▸ Consigne 1
Pourriez-vous reprendre les entrées des données enregistrées, de la ligne qui contient « What distance from the camera is the » jusqu'à la fin de ces entrées, en changeant « white » en « ivory » et en laissant tout le reste intact ?

▸ Texte du document
L’employeur qui licencie un salarié pour une utilisation excessive d’Internet à des fins personnelles doit toutefois s’assurer qu’il est bien l’auteur de ces connexions. Cass. soc., 03/10/18, n° 16-23.968.
De même, la connexion à des sites pornographiques pendant les heures de travail sur l’ordinateur professionnel justifie un licenciement pour faute grave. Cass. soc., 10/05/12, n° 10-28.585.
L’employeur ne peut en revanche pas sanctionner l’envoi de tweets non professionnels durant le temps de travail dès lors que le temps consacré est peu important (4 minutes par jour). CA Chambéry, 25/02/16, n° 15.01264.
Le règlement intérieur de l’entreprise peut interdire les échanges d’e-mails personnels durant le temps de travail. CEDH, 12/01/16, n° 61496/08.
- Le contrôle des e-mails envoyés et reçus :
L’employeur peut consulter les e-mails reçus sur la boîte électronique professionnelle du salarié, à l’exception des e-mails identifiés comme « personnels ». Cass. soc., 26/06/12, n° 11-15.310.
En revanche, en application du principe du secret des correspondances, l’employeur n’a pas le droit d’accéder aux e-mails envoyés et reçus de la boîte électronique personnelle du salarié, même s’ils ont été rédigés sur l’ordinateur professionnel. Cass. soc., 26/01/16, n° 14-15.360.
En pratique, il est souvent rédigé une charte informatique afin de rappeler les règles applicables en la matière et tolérances éventuelles dans l’entreprise.
Voir aussi : Charte informatique Modèle de document
Une charte informatique, annexée au règlement intérieur et régulièrement déposée et communiquée, permet de compléter les règles fixées par le règlement intérieur dans ce domaine, en fixant un cadre adapté à l’utilisation par les salariés des NTIC.
La Cour Européenne des Droits de l'Homme (CEDH) estime que la lecture par l'employeur des échanges privés du salarié sur sa messagerie professionnelle constitue une violation de son droit à la vie privée dès lors qu'il n'a pas été averti de la surveillance mise en place par l'employeur. CEDH, 05/09/17, n° 61496/08.
Le salarié qui consulte les e-mails personnels d’un collègue sans son autorisation peut être sanctionné. En effet, son comportement constitue une violation de ses obligations découlant de son contrat de travail. Il s’agit d’une méconnaissance de son obligation de loyauté découlant de son contrat de travail. Ce comportement est susceptible de faire l’objet d’une sanction disciplinaire qui peut aller jusqu’au licenciement pour faute grave, même s’il commet les faits fautifs en dehors de son temps et lieu de travail. CE, 4ème et 1ère ch. réunies, 10 juillet 2019, n° 408644.

[Données enregistrées]
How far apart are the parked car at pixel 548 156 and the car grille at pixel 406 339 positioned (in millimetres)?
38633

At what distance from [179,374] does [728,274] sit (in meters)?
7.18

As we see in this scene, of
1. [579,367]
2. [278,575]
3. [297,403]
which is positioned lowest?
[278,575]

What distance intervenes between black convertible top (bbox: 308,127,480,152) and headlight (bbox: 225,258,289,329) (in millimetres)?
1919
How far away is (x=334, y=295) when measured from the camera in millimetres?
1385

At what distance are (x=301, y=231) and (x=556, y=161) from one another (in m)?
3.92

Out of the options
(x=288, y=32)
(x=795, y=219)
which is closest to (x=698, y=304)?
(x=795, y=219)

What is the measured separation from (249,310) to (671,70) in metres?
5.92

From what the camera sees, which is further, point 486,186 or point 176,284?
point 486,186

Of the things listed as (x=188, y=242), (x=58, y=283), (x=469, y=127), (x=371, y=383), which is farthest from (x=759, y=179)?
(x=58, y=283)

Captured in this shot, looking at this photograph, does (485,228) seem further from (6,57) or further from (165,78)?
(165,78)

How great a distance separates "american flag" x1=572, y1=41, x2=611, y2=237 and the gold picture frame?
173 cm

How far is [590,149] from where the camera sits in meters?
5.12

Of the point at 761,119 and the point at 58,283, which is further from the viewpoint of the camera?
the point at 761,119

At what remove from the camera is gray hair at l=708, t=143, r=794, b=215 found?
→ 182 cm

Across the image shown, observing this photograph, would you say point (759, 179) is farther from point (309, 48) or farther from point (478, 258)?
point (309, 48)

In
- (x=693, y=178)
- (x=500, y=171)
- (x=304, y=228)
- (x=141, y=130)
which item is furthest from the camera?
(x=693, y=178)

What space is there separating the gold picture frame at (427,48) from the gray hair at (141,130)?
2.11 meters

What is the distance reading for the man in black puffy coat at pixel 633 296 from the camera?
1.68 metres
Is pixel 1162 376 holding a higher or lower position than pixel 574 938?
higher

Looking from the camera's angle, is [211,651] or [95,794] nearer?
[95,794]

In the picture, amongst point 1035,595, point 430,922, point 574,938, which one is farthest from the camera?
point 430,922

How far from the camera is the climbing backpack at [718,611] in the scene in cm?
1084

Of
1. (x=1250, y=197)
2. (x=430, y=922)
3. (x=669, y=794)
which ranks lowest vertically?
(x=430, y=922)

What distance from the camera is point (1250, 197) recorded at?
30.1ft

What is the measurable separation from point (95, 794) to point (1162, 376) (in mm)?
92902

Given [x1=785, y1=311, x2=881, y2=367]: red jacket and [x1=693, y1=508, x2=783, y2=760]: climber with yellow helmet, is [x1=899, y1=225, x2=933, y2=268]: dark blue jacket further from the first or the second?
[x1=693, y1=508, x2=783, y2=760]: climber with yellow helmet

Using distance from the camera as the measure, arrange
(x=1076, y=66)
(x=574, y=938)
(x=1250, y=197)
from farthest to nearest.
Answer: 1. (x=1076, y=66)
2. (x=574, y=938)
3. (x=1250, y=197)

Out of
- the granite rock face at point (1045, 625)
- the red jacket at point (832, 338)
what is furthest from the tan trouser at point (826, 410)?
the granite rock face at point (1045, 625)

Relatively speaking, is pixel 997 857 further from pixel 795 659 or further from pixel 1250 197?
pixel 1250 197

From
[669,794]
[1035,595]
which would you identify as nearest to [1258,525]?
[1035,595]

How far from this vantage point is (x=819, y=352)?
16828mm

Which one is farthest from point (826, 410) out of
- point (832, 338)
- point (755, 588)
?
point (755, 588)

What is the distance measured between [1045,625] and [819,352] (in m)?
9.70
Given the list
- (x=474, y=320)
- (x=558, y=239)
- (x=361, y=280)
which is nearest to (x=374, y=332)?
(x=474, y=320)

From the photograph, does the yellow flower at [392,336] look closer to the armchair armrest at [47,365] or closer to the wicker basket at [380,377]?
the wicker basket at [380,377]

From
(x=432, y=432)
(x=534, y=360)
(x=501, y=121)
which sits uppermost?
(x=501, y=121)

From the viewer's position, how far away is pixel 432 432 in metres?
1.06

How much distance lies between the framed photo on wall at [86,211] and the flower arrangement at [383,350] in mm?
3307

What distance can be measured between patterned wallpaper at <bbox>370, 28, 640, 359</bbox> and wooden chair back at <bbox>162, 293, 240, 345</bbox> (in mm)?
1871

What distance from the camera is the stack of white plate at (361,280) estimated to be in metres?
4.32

▸ Consigne 2
Quelle suite donneriez-vous au texte sur le contrôle par l'employeur de l'usage d'Internet et des e-mails par les salariés, à partir de l'endroit où il s'arrête ?

▸ Résultat 1
What distance from the camera is the stack of ivory plate at (361,280) estimated to be in metres?
4.32

▸ Résultat 2
De même, la jurisprudence considère que l’employeur ne peut pas consulter les conversations d’un salarié sur une messagerie instantanée personnelle sans méconnaître le secret des correspondances. Cass. Soc., 23/10/19, n° 17-28.448.
Comment contrôler l’utilisation des téléphones professionnels ?
- La surveillance des téléphones professionnels :
Afin de limiter voire sanctionner les abus liés à l’utilisation des lignes téléphoniques fixes de l’entreprise, l’employeur peut effectuer des relevés de la durée, du coût et des numéros des appels passés à partir de chaque poste, en occultant les 4 derniers chiffres des numéros.
Il peut également consulter les SMS reçus sur le téléphone portable professionnel d’un salarié, dès lors qu’ils n’ont pas été identifiés comme « personnels » par le salarié dans leur objet. Cass. com, 10/02/15, n° 13-14.779.
Attention toutefois : L’employeur qui consulte la messagerie personnelle que le salarié a installée sur son téléphone professionnel commet le délit de violation du secret des correspondances privées électroniques.
Le fait que le règlement intérieur de l’entreprise interdise l’usage personnel du téléphone professionnel et que le salarié ait enfreint cette règle en y installant sa messagerie personnelle, ne permet pas d’exonérer l’employeur de son obligation de respecter le secret des correspondances personnelles.
Peu importe aussi que le salarié n’identifie pas sa messagerie comme personnelle dans la mesure où il échange les courriels en cause sur une adresse électronique personnelle distincte de l’adresse professionnelle qui lui est attribuée pour exercer son activité professionnelle. Cela suffit à identifier la messagerie comme personnelle, ainsi couverte par le secret des correspondances qui y sont échangées. Cass. crim., 24/03/20, n° 19-82.069.
- Les écoutes téléphoniques :
Compte tenu des risques d’atteinte à la vie privée, l’employeur n’a pas le droit d’écouter les conversations téléphoniques des salariés, sauf ponctuellement et à des fins de formation ou d’évaluation (mesures de la qualité par exemple).
Il doit alors, avant la mise en place du dispositif d’écoute ou d’enregistrement :
- Informer, par tout moyen, les salariés.
- Consulter les représentants du personnel : le CSE.
Attention : Il est interdit d’écouter ou enregistrer les lignes téléphoniques utilisées par les représentants du personnel.
Au regard de la jurisprudence de la Cour de cassation en matière sociale, les salariés doivent être informés des périodes pendant lesquelles ils sont susceptibles d’être écoutés ou enregistrés, par exemple dans le cadre d'enregistrements ou d'écoutes à des fins de formation ou d'évaluation.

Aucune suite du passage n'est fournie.